Howard University: HBCU Inner-City Redevelopment Model
The Howard University School of Business “HBCU Inner-City Redevelopment Model” was a significant, long-term University initiative aimed at bringing much needed economic and business development to underserved urban communities. Its goal was to create a model program that would be disseminated to other Historically Black Colleges and Universities (HBCU's) for adoption. Howard University utilized its Ford C3 funding to kick this initiative off through the implementation of “The Small Business Consulting/Service Learning program.”
This program focused on providing technical assistance and advisory services to small businesses located adjacent to Howard University, with a particular focus on small businesses in the Georgia Avenue Corridor. MBA students with an interest in enterprise development and/or small business development served as consultants to small businesses on Georgia Avenue in Washington, D.C. as part of the program. The University leveraged Ford's grant funds by donating a building on Georgia Avenue for use as the program's office.
University of Michigan - Dearborn: Campus of Hope
The College of Engineering and Computer Science at the University of Michigan-Dearborn (UM-Dearborn) used its Ford C3 funding to leverage campus computing technology to develop and build sustainable communities that bridge the virtual and real worlds. These communities were utilized to address pressing social problems through the a collaberation of college and high school students, the Second Life® 3-D (SL) virtual world and the Food Bank Council of Michigan (FBCM).
UM-Dearborn students built an online Campus of Hope that provided a structure for real-world project development. Working with the FBCM, students built a community among the existing statewide network of food banks by implementing a toolbox that allowed food banks to plan and optimize food pickup and delivery routes. Students then identified specific problem areas (e.g. efficient distribution of canned goods), collaboratively developed and tested solutions (e.g. minimal cost delivery route), and implemented the solution in the real world.

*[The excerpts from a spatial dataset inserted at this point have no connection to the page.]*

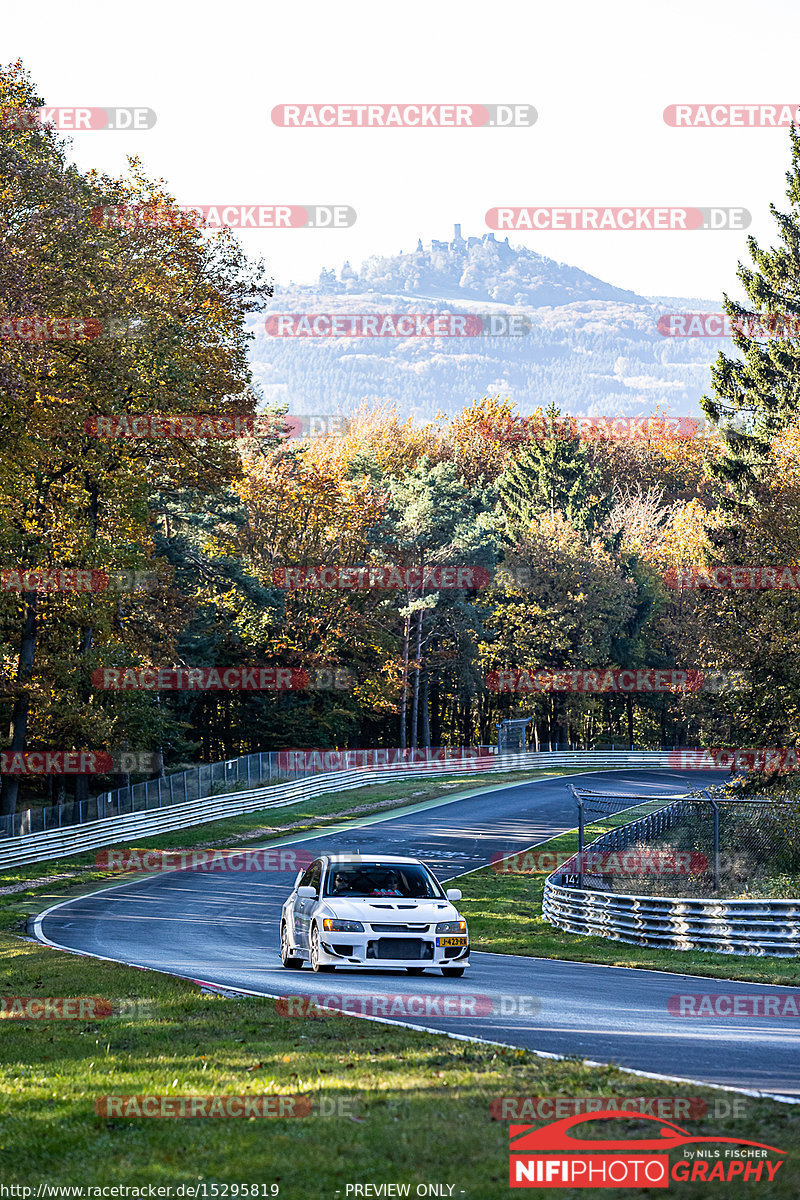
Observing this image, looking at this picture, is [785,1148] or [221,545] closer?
[785,1148]

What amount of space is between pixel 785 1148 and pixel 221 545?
50.2 m

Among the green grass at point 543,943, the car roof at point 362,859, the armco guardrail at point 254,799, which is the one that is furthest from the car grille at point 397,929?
the armco guardrail at point 254,799

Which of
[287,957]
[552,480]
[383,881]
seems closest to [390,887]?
[383,881]

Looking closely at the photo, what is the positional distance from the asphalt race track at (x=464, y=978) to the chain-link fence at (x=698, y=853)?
5829 mm

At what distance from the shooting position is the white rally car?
1472cm


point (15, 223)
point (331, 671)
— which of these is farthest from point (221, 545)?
point (15, 223)

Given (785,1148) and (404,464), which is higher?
(404,464)

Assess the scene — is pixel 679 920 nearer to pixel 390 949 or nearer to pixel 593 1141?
pixel 390 949

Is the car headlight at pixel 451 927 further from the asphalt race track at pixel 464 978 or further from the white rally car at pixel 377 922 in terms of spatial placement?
the asphalt race track at pixel 464 978

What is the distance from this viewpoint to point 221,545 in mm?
55125

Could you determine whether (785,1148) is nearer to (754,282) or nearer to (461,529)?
(754,282)

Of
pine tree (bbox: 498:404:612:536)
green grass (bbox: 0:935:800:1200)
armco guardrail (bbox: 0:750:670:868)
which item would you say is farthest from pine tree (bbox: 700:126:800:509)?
green grass (bbox: 0:935:800:1200)

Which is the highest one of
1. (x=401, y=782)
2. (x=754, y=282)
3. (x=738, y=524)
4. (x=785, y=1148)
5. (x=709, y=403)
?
(x=754, y=282)

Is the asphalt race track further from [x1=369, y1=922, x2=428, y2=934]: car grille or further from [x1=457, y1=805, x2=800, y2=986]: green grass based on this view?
[x1=457, y1=805, x2=800, y2=986]: green grass
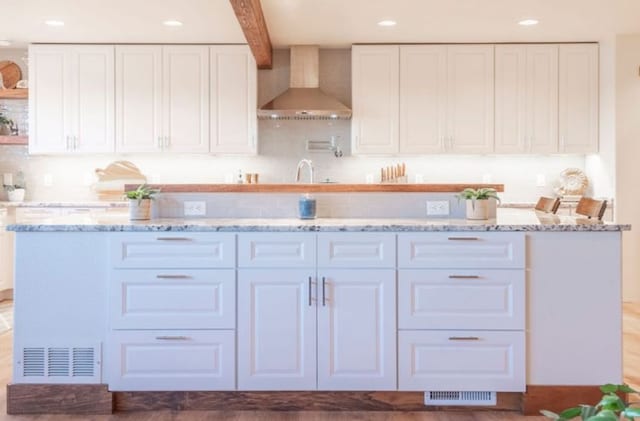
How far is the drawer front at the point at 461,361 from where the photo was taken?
2.57 m

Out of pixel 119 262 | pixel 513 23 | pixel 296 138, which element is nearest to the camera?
pixel 119 262

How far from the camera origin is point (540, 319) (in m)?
2.57

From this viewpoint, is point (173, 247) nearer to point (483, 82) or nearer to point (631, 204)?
point (483, 82)

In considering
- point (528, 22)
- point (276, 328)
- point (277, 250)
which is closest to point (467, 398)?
point (276, 328)

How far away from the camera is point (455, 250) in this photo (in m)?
2.57

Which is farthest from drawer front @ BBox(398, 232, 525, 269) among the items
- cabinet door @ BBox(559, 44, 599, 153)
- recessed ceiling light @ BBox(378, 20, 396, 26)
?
cabinet door @ BBox(559, 44, 599, 153)

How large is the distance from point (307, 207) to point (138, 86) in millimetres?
3184

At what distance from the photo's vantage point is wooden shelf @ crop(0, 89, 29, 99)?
548 cm

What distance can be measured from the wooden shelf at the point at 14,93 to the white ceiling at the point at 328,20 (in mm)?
466

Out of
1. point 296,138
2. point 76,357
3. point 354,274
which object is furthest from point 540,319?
point 296,138

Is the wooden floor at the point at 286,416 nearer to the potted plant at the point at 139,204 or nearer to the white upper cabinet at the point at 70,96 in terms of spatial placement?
the potted plant at the point at 139,204

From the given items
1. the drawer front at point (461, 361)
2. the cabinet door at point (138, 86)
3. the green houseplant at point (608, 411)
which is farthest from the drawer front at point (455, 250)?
the cabinet door at point (138, 86)

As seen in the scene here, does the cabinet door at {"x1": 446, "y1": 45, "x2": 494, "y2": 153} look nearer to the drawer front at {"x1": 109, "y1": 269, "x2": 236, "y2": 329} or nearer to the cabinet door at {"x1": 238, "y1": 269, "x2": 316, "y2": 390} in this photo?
the cabinet door at {"x1": 238, "y1": 269, "x2": 316, "y2": 390}

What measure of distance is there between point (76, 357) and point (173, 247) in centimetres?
68
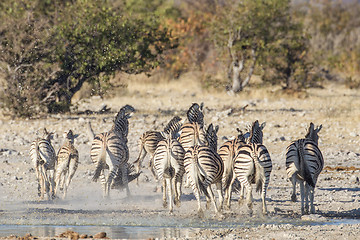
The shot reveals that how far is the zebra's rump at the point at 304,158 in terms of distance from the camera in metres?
8.71

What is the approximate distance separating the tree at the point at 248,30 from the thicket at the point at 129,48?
0.12 feet

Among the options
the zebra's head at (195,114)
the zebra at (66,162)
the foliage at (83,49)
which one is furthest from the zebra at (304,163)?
the foliage at (83,49)

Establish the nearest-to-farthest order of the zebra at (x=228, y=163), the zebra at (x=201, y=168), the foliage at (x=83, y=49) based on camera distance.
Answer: the zebra at (x=201, y=168) < the zebra at (x=228, y=163) < the foliage at (x=83, y=49)

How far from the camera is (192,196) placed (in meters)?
10.4

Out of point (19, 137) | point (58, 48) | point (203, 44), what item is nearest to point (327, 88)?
point (203, 44)

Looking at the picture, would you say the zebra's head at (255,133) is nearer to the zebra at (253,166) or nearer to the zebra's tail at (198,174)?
the zebra at (253,166)

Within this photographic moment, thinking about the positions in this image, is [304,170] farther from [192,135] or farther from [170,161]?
[192,135]

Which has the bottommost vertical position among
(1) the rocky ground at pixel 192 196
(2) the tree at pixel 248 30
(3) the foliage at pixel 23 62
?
(1) the rocky ground at pixel 192 196

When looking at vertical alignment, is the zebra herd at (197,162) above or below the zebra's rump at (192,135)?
below

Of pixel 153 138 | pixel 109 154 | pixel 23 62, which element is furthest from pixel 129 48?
pixel 109 154

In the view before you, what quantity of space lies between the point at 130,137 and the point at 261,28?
10299 mm

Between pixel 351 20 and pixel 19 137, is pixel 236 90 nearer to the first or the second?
pixel 19 137

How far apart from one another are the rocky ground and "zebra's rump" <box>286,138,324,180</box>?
2.00ft

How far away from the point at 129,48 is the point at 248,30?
643 cm
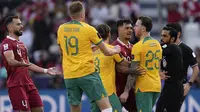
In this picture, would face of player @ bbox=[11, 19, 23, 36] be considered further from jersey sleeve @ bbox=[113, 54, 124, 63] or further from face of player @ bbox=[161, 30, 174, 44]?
face of player @ bbox=[161, 30, 174, 44]

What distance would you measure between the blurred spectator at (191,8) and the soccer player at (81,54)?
11828 millimetres

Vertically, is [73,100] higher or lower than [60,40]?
lower

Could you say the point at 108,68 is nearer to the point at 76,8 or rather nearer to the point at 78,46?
the point at 78,46

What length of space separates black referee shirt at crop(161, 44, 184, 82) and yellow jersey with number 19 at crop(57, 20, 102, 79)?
5.57ft

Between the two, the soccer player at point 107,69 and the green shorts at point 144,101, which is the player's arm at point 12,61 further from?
the green shorts at point 144,101

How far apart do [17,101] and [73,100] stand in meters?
1.29

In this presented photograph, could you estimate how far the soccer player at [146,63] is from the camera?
13188mm

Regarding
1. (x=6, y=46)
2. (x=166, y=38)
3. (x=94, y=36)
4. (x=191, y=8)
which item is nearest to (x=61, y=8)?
(x=191, y=8)

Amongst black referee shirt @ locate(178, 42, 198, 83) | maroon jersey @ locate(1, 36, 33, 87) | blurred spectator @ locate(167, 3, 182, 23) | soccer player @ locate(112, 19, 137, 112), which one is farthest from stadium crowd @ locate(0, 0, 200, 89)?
maroon jersey @ locate(1, 36, 33, 87)

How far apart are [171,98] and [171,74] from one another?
458mm

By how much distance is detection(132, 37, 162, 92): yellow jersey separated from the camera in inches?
519

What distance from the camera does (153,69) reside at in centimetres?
1333

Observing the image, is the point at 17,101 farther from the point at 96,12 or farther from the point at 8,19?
the point at 96,12

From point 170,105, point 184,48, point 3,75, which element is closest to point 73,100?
point 170,105
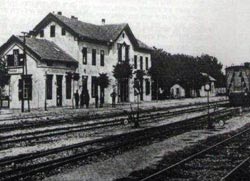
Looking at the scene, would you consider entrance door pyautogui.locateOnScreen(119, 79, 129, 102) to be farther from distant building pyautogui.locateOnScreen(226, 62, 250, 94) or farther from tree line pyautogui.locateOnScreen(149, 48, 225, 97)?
distant building pyautogui.locateOnScreen(226, 62, 250, 94)

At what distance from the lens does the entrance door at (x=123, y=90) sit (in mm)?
50781

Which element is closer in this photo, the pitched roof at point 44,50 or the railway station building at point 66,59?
the pitched roof at point 44,50

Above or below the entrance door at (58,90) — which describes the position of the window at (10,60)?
above

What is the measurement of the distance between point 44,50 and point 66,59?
2369 millimetres

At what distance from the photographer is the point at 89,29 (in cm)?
4831

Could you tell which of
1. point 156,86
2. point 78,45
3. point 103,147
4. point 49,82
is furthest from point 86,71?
point 103,147

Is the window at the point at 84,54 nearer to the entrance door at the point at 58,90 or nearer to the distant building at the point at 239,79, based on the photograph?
the entrance door at the point at 58,90

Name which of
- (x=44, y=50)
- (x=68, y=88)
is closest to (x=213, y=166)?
(x=44, y=50)

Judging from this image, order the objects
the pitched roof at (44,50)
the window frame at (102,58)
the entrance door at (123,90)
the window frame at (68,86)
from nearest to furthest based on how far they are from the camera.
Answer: the pitched roof at (44,50) < the window frame at (68,86) < the window frame at (102,58) < the entrance door at (123,90)

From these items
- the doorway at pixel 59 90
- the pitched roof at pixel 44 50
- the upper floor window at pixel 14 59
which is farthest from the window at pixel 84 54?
the upper floor window at pixel 14 59

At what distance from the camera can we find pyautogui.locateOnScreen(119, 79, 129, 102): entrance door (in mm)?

The Ohio State University: Sustainable Mobility Project
The Weinland Park area, just east of The Ohio State University (OSU), is one of the poorest communities in the United States and is an area of documented need. Over the years, the University and many Columbus civic and government organizations have collaborated to revitalize the area, in part resulting in the creation of an after-school program run by the Godman Guild Association, a non-profit social service agency.
Through the Ford C3 program, Ohio State Engineering and Business faculty and students worked together to provide a cost-effective, sustainable mobility solution to meet the needs of the Godman Guild after-school program. They provided transportation alternatives for children to and from the program since most parents do not have cars.
OSU faculty and students provided a solar recharging port and a small fleet of multi-passenger electric vehicles for this purpose. OSU Engineering students designed, tested, and fabricated the car port and tested the electric vehicles for the neighborhood.
Purdue University: Engineering Projects In Community Service (EPICS) Green Habitat Build
EPICS, a program in Purdue University’s College of Engineering, is an innovative, service-learning approach to teaching design. Multidisciplinary teams of students partner with local community organizations to identify, design, build, and deliver solutions to meet the organization’s needs. The EPICS program has partnered with the local Habitat for Humanity organization on a variety of projects for over 10 years.
Multidisciplinary teams of students partner with local community organizations to identify, design, build, and deliver solutions to meet the community organization’s needs.
Through the Ford College Community Challenge (Ford C3), EPICS expanded its partnership for regional and national impact with the design and construction of a model Habitat home for Biotown, USA. EPICS students in the Ford C3 program designed and built an HFHI model house that balanced affordability and LEED certification. The house is built to train Habitat affiliates from the Midwest and across the country on sustainable building and green design.
Wayne State University: SEED Wayne
SEED Wayne’s goal was to develop sustainable food systems on the Wayne State University campus and in the City of Detroit. The 2008 Ford C3 award allowed SEED Wayne to accomplish this goal by partnering with a wide variety of community organizations – including Capuchin Soup Kitchen, Gleaners, The Henry Ford, Fresh Food Access Initiative, Forgotten Harvest, and the Greening of Detroit and leveraging core university functions in teaching, research, community engagement, and food service operations.
Student leadership and participation were central to the design, implementation, and success of the program. Students built urban gardens, designed composting stations, and provided ongoing assistance to community partners in their efforts to create sustainable food production systems. Community youth leaders were cultivated in the program.